Nel corso delle indagini, i carabinieri hanno raccolto numerose fonti di prova che hanno consentito di collocare i due fratelli nel luogo dell’omicidio in un arco temporale compatibile con l’ora del delitto. Inoltre, l’analisi delle dichiarazioni rese da testimoni e del contenuto delle intercettazioni, avrebbero permesso agli investigatori di smascherare il piano elaborato dagli indagati per costruirsi falsi alibi che potessero giustificare gli indizi emersi nei loro confronti.

In un primo momento, infatti, i fratelli Matalone avevano tentato di giustificare le tracce di polvere da sparo rinvenute sui loro indumenti poco dopo l’omicidio, con il fatto di essersi recati il giorno prima ad una battuta di caccia. Circostanza che si sarebbe dimostrata infondata dalle indagini dei carabinieri.

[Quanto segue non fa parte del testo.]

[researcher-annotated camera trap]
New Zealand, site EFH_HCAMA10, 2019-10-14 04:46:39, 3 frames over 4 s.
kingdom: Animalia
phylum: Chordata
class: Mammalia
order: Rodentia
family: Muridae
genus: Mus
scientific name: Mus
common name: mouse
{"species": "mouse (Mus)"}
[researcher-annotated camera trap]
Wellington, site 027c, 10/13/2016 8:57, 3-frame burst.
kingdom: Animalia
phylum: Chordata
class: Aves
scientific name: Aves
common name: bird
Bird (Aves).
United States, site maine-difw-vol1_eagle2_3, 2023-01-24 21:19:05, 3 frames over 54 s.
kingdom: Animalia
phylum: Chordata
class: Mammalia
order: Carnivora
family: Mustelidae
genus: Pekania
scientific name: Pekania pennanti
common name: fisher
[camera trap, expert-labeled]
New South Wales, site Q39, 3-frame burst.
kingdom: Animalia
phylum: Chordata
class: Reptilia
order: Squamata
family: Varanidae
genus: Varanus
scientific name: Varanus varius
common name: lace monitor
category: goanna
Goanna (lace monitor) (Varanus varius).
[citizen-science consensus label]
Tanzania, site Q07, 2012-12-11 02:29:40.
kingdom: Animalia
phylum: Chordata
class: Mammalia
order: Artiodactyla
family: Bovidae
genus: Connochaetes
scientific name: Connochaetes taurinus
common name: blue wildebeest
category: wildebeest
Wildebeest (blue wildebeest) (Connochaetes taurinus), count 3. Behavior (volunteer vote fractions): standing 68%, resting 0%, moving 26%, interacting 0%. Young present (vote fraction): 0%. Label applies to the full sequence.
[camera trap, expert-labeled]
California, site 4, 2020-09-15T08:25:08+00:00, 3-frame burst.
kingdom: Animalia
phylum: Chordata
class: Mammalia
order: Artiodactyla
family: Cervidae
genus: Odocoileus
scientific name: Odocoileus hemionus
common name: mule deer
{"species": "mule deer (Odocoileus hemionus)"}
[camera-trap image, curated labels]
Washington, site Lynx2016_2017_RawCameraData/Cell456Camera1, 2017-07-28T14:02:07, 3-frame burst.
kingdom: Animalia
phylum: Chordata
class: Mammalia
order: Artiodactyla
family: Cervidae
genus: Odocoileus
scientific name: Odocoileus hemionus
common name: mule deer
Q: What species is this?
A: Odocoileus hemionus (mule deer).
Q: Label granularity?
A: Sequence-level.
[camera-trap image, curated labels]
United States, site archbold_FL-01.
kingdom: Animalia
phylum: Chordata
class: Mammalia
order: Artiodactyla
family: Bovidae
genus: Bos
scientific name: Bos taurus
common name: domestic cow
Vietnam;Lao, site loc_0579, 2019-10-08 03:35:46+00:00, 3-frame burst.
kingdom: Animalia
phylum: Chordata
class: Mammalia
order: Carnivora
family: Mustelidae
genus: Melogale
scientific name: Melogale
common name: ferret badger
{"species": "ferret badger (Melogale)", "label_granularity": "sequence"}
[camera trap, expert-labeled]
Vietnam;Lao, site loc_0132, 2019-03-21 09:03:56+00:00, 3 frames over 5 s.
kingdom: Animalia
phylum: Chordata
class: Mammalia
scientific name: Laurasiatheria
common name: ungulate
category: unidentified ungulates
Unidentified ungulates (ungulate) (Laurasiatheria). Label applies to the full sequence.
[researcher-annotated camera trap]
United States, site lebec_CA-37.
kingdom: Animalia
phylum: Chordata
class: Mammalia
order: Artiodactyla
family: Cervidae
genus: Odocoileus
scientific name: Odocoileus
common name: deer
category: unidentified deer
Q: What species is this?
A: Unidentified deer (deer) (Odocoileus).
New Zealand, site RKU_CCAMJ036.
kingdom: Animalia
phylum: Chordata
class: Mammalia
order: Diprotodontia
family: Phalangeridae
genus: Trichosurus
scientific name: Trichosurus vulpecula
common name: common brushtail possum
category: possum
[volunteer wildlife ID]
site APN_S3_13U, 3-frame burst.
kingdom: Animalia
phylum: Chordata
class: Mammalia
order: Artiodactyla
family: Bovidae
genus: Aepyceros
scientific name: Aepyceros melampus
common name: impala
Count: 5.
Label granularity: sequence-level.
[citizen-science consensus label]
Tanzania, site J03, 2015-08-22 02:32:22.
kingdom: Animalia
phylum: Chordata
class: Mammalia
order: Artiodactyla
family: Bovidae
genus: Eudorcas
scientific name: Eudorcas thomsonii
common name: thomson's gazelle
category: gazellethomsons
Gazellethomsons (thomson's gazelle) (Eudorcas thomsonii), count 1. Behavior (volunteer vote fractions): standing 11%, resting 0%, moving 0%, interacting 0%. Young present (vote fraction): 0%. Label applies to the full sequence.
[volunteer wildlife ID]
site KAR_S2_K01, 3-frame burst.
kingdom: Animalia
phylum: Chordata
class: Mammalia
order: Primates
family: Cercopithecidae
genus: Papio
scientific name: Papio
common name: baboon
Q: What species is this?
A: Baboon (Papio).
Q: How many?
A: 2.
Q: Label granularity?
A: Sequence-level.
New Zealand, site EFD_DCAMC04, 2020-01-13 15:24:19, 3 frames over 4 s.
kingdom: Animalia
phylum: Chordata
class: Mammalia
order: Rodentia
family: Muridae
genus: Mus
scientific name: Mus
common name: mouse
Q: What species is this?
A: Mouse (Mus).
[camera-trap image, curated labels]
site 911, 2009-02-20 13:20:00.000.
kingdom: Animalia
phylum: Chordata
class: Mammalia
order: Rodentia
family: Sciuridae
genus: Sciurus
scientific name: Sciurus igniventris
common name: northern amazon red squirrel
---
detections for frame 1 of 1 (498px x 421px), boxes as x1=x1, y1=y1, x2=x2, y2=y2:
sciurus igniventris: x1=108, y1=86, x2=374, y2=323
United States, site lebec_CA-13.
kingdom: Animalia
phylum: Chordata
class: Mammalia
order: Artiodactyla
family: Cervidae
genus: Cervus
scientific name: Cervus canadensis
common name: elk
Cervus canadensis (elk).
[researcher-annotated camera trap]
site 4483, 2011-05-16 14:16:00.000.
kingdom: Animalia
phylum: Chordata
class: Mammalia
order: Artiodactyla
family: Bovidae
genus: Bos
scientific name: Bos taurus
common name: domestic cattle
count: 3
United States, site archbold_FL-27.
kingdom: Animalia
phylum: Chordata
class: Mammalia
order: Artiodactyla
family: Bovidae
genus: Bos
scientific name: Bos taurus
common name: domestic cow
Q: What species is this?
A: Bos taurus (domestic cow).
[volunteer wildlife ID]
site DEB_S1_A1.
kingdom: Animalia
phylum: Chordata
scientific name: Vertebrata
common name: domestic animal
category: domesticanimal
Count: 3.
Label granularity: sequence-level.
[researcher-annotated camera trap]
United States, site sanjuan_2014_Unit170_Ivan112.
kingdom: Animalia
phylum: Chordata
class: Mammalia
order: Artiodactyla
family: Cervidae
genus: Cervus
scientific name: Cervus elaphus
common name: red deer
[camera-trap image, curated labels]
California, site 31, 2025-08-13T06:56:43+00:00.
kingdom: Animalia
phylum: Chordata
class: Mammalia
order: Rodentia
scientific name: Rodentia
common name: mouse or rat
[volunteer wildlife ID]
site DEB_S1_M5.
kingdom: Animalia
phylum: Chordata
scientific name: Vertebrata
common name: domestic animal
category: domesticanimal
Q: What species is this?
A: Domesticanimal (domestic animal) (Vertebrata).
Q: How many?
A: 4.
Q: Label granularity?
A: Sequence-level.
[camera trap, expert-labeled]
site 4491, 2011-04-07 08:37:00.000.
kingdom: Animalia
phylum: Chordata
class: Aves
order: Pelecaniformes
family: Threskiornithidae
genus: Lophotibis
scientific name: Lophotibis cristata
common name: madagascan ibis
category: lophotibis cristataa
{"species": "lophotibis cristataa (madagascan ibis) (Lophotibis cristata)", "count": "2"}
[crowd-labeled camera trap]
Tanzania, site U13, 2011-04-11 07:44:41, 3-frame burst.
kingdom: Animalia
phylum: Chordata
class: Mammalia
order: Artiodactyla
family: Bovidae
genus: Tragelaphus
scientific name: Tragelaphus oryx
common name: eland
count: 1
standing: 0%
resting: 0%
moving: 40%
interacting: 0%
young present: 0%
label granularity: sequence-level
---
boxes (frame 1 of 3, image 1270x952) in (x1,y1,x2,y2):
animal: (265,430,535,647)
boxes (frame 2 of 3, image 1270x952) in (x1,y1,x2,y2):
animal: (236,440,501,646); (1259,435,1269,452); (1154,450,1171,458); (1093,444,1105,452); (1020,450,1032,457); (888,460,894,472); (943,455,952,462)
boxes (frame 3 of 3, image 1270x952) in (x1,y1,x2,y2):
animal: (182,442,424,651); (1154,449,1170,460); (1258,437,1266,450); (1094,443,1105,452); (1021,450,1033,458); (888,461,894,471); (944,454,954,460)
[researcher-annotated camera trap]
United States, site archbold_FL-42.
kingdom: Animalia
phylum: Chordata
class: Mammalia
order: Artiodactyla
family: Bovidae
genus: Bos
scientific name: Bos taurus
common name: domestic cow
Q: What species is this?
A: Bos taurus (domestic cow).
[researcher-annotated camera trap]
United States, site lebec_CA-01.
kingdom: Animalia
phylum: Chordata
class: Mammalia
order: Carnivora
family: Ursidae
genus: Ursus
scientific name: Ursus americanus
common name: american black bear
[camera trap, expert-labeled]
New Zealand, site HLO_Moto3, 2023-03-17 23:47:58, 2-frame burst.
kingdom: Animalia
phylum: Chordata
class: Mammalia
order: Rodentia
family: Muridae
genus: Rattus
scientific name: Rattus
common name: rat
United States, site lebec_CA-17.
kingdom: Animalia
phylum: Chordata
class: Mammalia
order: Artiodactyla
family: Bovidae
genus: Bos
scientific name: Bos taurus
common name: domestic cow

In un secondo momento, Daniele Matalone, per confutare l’ipotesi investigativa secondo cui i colpi d’arma da fuoco sparati contro Franzè potevano aver investito anche il killer o i killer che avevano imbracciato l’arma, aveva giustificato una ferita alla fronte dicendo di essersela procurata in un incidente sul lavoro occorsogli il giorno precedente. Anche in questo caso, però, secondo l’accusa, le indagini avrebbero smentito le dichiarazioni dell’indagato.